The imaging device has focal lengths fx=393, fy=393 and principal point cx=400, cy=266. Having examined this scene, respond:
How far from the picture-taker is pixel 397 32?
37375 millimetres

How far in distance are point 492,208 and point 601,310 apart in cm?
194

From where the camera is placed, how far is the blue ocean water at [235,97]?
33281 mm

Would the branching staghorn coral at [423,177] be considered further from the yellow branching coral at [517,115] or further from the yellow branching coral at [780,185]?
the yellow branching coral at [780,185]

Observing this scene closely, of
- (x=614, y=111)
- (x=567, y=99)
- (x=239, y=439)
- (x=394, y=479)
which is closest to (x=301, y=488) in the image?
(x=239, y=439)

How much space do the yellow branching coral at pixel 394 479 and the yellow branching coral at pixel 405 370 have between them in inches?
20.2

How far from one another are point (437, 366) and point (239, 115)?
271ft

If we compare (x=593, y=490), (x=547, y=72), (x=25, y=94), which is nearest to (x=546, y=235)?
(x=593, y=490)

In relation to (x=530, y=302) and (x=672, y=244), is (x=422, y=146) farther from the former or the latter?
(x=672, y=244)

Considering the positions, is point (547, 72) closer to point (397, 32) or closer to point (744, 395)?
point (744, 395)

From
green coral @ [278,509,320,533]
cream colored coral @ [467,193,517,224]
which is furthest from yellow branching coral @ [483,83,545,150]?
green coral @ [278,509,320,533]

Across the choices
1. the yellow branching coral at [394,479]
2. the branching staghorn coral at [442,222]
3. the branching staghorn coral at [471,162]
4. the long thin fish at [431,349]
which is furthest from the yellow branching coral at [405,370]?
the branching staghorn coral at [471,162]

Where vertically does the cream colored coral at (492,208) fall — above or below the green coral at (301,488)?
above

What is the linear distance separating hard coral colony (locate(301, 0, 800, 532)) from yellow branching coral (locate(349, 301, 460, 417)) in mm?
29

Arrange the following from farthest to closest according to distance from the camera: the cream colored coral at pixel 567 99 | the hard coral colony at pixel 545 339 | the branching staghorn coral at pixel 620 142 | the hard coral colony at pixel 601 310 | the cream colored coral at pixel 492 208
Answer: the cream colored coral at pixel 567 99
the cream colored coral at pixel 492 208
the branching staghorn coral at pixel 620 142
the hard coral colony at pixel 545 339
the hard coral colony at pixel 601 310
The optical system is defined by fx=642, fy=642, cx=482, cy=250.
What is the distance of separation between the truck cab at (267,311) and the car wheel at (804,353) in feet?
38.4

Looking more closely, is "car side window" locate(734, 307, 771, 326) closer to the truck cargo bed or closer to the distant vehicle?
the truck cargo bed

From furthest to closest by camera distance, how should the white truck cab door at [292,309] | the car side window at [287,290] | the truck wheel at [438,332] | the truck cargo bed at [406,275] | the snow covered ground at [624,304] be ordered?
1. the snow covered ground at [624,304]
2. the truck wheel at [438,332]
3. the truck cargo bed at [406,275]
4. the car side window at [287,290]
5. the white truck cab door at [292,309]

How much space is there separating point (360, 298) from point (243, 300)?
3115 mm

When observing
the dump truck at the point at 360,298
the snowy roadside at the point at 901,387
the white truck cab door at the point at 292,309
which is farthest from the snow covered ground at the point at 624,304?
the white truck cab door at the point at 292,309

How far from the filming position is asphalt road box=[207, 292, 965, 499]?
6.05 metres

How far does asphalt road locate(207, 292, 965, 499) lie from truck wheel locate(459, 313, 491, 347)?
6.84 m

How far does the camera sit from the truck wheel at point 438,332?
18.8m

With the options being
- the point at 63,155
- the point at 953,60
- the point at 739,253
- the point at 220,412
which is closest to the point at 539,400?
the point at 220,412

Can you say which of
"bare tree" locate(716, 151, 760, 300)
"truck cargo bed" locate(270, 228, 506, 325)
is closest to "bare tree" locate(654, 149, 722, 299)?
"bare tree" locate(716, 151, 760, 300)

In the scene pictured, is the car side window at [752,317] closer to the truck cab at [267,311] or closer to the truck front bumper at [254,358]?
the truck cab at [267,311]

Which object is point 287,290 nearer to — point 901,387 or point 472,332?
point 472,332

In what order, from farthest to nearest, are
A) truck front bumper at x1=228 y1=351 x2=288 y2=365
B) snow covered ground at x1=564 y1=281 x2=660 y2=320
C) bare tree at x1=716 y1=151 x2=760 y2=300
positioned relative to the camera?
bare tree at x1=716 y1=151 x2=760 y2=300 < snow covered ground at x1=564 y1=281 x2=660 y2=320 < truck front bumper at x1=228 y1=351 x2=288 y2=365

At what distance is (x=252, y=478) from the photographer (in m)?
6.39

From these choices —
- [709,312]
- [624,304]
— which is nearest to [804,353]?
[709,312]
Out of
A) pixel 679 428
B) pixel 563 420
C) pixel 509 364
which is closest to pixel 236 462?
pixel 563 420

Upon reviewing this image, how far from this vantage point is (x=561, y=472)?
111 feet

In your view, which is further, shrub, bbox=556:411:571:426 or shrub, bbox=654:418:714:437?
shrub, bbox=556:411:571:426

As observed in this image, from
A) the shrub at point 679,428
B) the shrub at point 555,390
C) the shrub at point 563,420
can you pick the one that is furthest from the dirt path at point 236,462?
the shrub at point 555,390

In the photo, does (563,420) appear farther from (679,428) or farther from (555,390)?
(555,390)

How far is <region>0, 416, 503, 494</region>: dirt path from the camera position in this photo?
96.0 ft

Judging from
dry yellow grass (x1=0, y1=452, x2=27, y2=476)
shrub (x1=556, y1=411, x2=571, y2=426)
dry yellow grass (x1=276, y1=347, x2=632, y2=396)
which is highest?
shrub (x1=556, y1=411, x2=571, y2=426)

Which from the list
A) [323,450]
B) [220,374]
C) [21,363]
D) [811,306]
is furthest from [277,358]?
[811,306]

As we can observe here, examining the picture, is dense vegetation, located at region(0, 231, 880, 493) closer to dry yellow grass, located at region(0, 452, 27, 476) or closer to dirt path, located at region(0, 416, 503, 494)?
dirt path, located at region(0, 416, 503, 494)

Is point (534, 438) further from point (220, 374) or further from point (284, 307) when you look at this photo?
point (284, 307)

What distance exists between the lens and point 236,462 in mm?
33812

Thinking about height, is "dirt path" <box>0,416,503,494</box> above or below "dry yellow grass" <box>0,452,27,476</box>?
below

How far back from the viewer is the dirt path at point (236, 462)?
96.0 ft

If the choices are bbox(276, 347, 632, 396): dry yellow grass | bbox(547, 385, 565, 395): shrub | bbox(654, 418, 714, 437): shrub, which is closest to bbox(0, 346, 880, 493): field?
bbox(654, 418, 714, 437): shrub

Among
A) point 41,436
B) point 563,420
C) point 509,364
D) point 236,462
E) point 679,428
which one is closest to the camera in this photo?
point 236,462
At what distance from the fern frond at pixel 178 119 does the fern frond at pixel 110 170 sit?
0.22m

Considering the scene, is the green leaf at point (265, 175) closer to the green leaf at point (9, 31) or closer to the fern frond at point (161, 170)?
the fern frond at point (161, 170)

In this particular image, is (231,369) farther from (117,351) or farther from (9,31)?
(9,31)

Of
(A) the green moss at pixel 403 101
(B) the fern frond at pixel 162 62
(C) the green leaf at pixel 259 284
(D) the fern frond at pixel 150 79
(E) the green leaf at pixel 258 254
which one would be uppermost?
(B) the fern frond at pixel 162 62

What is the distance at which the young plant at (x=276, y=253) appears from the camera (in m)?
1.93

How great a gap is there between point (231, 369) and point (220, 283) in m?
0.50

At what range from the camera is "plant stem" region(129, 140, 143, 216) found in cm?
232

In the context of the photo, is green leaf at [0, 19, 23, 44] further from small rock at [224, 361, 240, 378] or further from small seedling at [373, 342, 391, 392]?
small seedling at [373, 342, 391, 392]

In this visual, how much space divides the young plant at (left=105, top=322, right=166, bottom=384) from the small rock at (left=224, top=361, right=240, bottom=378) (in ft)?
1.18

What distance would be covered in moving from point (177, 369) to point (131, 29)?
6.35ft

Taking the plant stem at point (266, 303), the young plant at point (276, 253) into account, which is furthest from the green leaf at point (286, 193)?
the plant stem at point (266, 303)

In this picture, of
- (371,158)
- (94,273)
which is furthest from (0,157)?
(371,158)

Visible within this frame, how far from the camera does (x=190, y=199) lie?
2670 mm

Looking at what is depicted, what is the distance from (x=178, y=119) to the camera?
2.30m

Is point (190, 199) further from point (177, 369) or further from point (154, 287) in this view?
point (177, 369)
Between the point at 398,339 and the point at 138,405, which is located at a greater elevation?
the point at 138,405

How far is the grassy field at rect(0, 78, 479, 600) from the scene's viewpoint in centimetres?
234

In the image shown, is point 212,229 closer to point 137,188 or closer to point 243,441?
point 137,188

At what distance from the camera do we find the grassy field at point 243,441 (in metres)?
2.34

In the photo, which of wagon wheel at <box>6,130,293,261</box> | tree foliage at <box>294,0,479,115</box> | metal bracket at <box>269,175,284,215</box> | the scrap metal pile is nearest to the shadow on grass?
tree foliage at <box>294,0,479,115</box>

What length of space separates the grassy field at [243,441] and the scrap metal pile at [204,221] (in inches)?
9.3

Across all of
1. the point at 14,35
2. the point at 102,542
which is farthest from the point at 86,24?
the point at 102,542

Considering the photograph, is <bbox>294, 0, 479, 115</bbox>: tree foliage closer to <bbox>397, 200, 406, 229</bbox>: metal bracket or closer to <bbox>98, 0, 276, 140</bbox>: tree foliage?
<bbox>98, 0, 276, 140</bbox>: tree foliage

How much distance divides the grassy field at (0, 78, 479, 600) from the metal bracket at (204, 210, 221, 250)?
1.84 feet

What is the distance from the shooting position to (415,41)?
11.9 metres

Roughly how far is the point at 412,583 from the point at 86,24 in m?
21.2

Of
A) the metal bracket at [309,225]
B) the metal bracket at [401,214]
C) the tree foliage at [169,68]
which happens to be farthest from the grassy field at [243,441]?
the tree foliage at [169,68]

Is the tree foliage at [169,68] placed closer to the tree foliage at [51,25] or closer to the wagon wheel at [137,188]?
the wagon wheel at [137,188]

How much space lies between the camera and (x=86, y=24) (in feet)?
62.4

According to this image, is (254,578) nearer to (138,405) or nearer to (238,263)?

▬▬▬

Edit the entries from the line containing "Looking at what" down to the line containing "11.9 metres", swapping "grassy field" for "lawn" and changing nothing else. Give back only those lines.

**Exercise result**
Looking at what is depicted, what is the distance from (x=178, y=119) to the camera?
2.30m

Is point (190, 199) further from point (177, 369) or further from point (154, 287) in this view?
point (177, 369)
Between the point at 398,339 and the point at 138,405, which is located at a greater elevation?
the point at 138,405

How far is the lawn at rect(0, 78, 479, 600) from the scene's viewpoint in centimetres?
234

In the image shown, is point 212,229 closer to point 137,188 or closer to point 243,441?
point 137,188

At what distance from the camera do we find the lawn at point 243,441 (in metres)?
2.34

In the photo, which of wagon wheel at <box>6,130,293,261</box> | tree foliage at <box>294,0,479,115</box> | metal bracket at <box>269,175,284,215</box> | the scrap metal pile is nearest to the shadow on grass?
tree foliage at <box>294,0,479,115</box>

What length of space separates the lawn at [243,441] and the scrap metal pile at [204,221] (in inches)?
9.3

Across all of
1. the point at 14,35
2. the point at 102,542
which is farthest from the point at 86,24?
the point at 102,542

Considering the photograph, is <bbox>294, 0, 479, 115</bbox>: tree foliage closer to <bbox>397, 200, 406, 229</bbox>: metal bracket or closer to <bbox>98, 0, 276, 140</bbox>: tree foliage?
<bbox>98, 0, 276, 140</bbox>: tree foliage

How much distance divides the lawn at (0, 78, 479, 600) from the metal bracket at (204, 210, 221, 250)?
1.84 feet

What is the distance from the shooting position to (415,41)?
11.9 metres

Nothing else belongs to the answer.